Even for a long-established architecture firm with an improbably diverse portfolio of big, expensive new buildings, bringing a successful, state-of-the-art hospital out of the ground is among the most challenging and complex of all the projects it can take on.
“No doubt about it,” saysKristen Whittle, director of the 165-year-old firm Bates Smart.
“Hospitals are the ultimate challenge because you’re trying to generate a profoundly functional building that also considers how the human mind works; the effect that natural light and access to views of nature have on the body’s chemistry, and how the flow of spaces work not only for people who are less mobile, but how the environments impact on the nurses and doctors.”
The just-opened, $120 million Gandel Wing at the Cabrini complex in Malvern, in middle-ring suburban Melbourne, is not the most expensive medical facility Bates Smart has created.
The 2011, $1 billion Royal Children’s Hospital in Parkville and the $630 million new Bendigo Hospital that won a multiplicity of awards for the practice last year were both degrees larger.
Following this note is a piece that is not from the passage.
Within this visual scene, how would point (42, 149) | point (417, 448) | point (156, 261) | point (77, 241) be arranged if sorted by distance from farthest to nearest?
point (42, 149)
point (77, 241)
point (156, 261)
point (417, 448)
But the seven-level, 138-bed new Cabrini Clinical Services wing is so different “in its comfort and warm character from institutional buildings that can create so much fear in people who are ill”, says Whittle, “that it feels like a blend between a hotel and a hospital”.
Being encouraged by the Cabrini management to model the wing for wellness and primarily with the patient’s perspective in mind, the wood-veneer lined hospital rooms do indeed have an almost domestic sense of scale and comfort.
Bates Smart talks of the decor as “soft, serene and tranquil”. Corners are rounded, windows are openable, artificial lighting is subdued and during the daytime is subservient to natural light.
“Every effort has been made to look at the ergonomics and hide all of the mechanical and technical plug-in points that usually surround a patient,” Whittle says.
And because the building is set high above its suburban context, it has far-seeing outlook to distant mountains, which the hospital rooms set around the perimeter and the picture window set into at the ends of corridors can all take advantage of for “views of the world that make you feel better”, according to Bates Smart studio director Mark Healey.
By banishing what he calls the usual “clinical haze and minimising the machinery build-up”, Healey says the facility that incorporates specialty cancer, cardiac, maternity and emergency services, along with a 150-seat auditorium, set out “to create new norms for facilities that do have to be clinical and relate to safety, but that can also be welcoming and really positive environments”.
The science of therapeutic architecture is relatively young “but it is starting to be understood”, Whittle says, “that the pure white [artificial] light that most hospitals use inhibits the natural production of serotonin [a mood-elevating neurotransmitter]”.
With Cabrini having one of the oldest average client groups in Australia, a lot of planning went into “keeping patients as safe as possible and especially in a situation where most falls tend to occur at night,” says Healey.
Bates Smart challenged the accepted design guidelines for hospital rooms in reorienting the placement of en suites so they face towards rather than away “from the hospital bed of a probably disoriented patient and by installing lighting that is activated by sensors that can read people’s movements within a room”.
This includes hand rails that can be activated by touch. Low lighting in en suites is another aspect of keeping the environments calm.
“Softness and curves not only mimic the way light falls on natural elements but also diminish the amount of damage that moving machinery, trollies and beds can have on a hospital environment,” Healey says.
The terracotta screening that wholly envelopes the building relates to the red brick heritage-rich suburb and also moderates overly strong sun ingress into the rooms.
“The screens allowed us to use full-height operable [openable] windows.” This allows fresh air to be part of the healing program.
More research will validate the therapeutic value of spending on such supportive environments so that they do become the norm. “Hopefully, this one is not a niche building but will be transformative in being a hospital that focuses so much on the patient experience,” Healey says.
Whittle says Melbourne is already a benchmarking city in creating revolutionary new hospitals because boards and their architects “start off with inspired, world-class thinking”.
And, he believes, when architecture does line up more accurately with its ultimate purpose of being an extension of the human body, “architecture will work more truly like a life-support system”.